True religious freedom not to be found in Turkey

In commenting on anti-Jewish attacks in Turkey, I noted the country’s constitution is formally secular and promises religious freedom. Nonsense. The Turks have no idea of the meaning of religious freedom and have not for centuries, even back into the Ottoman Empire.

Not only are Jews attacked but Christians are as well. “Christian” in Turkey has as broad a range as anywhere. It includes at least Eastern Orthodox (Greek, Bulgarian), Roman Catholic, Armenian, general protestant, and evangelical Christian.

Turkish authorities boast of how quickly they arrest those who have assaulted Christians or attacked their churches. Yet none, after years of such atrocities, has been brought to trial.

At the same time, the government exercises a distinctly favorable and sympatric attitude toward Islam and treats it with special attention and privileges. It has been markedly at least resistive to any and all other religions. Turkish society and culture are characterized by Islamic customs and traditions, but it accommodates both strong and weak practice of Islam and tolerates the unobtrusive public practice of other religions. Both government and society seem to feel threatened by Greek Orthodox and Armenian churches and nervously patronize them as official minorities. In the bigger cities are some Roman Catholic and protestant churches, but usually not much attention is paid to or notice taken of them, when they draw no attention to themselves.

Radical Islam has been disfavored in the past, but it is gaining acceptance. General society has been distinctly moderate on religion and almost secular. The government is formally secular, but is currently under strong suspicion, most threateningly by the military, as growing more Islamic—if not to Islamic law, then to an official adoption of Islam for the country. The suspicion is valid and almost necessary. Many in governmental office are serious about Islam, and it is of the nature of serious Islam to force itself upon others and forcefully (if not violently) dismiss any departure from or exception to Islam.

The secularists may succeed in preventing increased Islamic institutions, the most they can be expected to achieve is maintenance of the status quo. If there is any change, it can be expected to move in the very direction the secularists fear, i.e., Islamic law, even if enacted incrementally.

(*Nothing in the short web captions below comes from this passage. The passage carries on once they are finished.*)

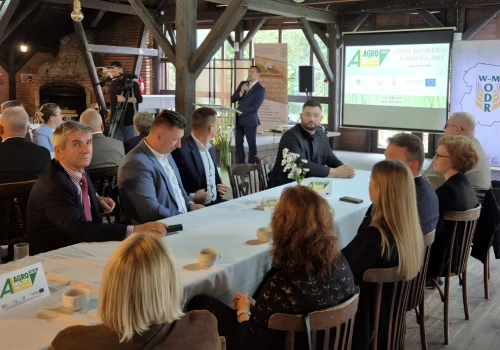 AGROLIGA 2026 na Warmii i Mazurach. Ruszył nabór do prestiżowego konkursu dla rolników i firm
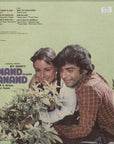 R. D. Burman, Anjaan – Anand Aur Anand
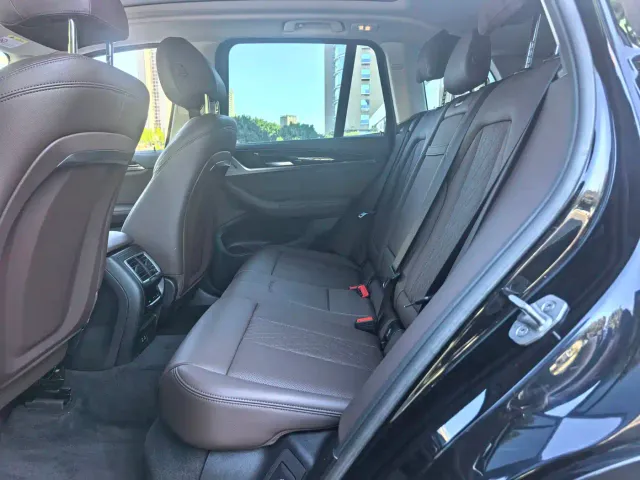 BMW X3 — Фото автомобиля 13
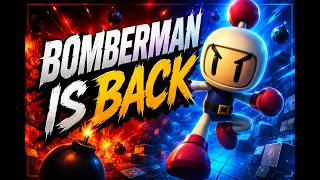 Bomberman is Back! 💣 Why Bomberman Is Still a Classic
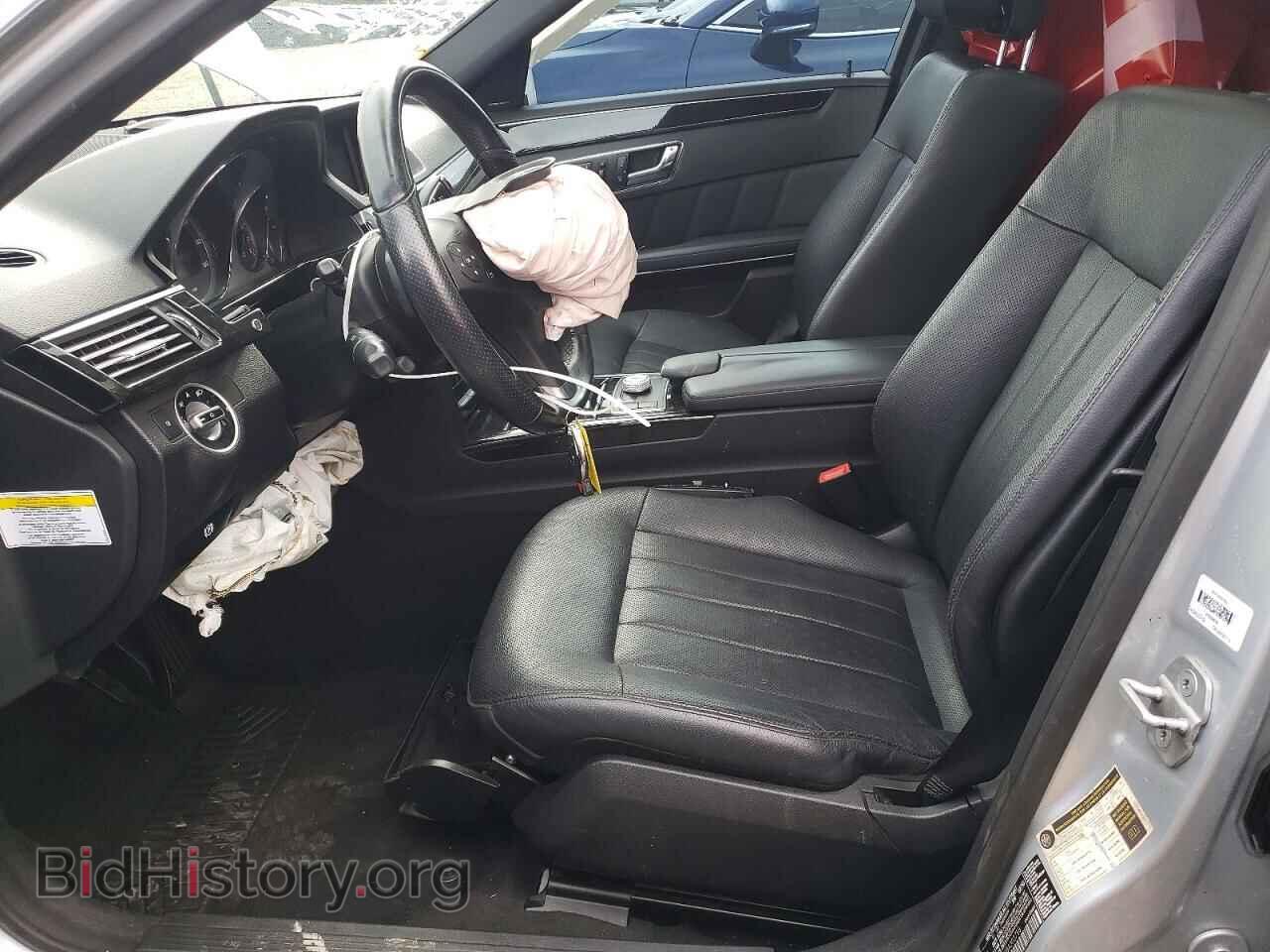 2011 MERCEDES-BENZ E-CLASS - VIN: WDDHF7CB2BA303758 - Фото 7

However, there are oppressive restrictions (if not outright opposition) of the public practice of other religions. The constitutional provision for religious freedom satisfies the government’s conscience. However, most other religious groups are convinced religious freedom is neither actually practiced nor valued. Missionaries of other religions are not granted visas, and there is no public outcry against acts of violence against evangelical Christians. The country, both government and people, seem so accustomed to the heteronomy of Islam it has little idea of what genuine religious freedom is.

The Greek Orthodox Church was founded in Byzantium, what is now Turkey, and its international headquarters remains in Istanbul. Yet, the Turkish government will not allow the Orthodox to educate its priests within the country.

On April 18, 2007, five young Muslims broke into a Bible publishing office in Malatya in eastern Turkey. When the three Christians there refused to pray the Islamic prayer of conversion, the Muslims slit their throats.

When in the coastal city of Antalya, I attended a lecture titled. “Turkish Politics, Past and Present” by a professor of international relations at Mediterranean University. The idea that most impresses me is her conviction that Turkey is no longer a democracy. It cannot be so regarded, because all the “checks and balances are gone.” There is no separation of powers, and one party controls the entire government. The present constitution came from the military, and one can hardly expect a democratic government to be proposed by the military.

The country has suffered over 20 constitutions and many amendments since the initial form in 1925. So, when the constitution offers religious freedom, it has no meaning because this section can be removed as easily as others have been.

When my Turkish friends assure me the country offers religious freedom, I believe them, i.e., I believe they believe this because since grade school they have been taught they do. But the Turks haven’t the slightest idea of what religious freedom is.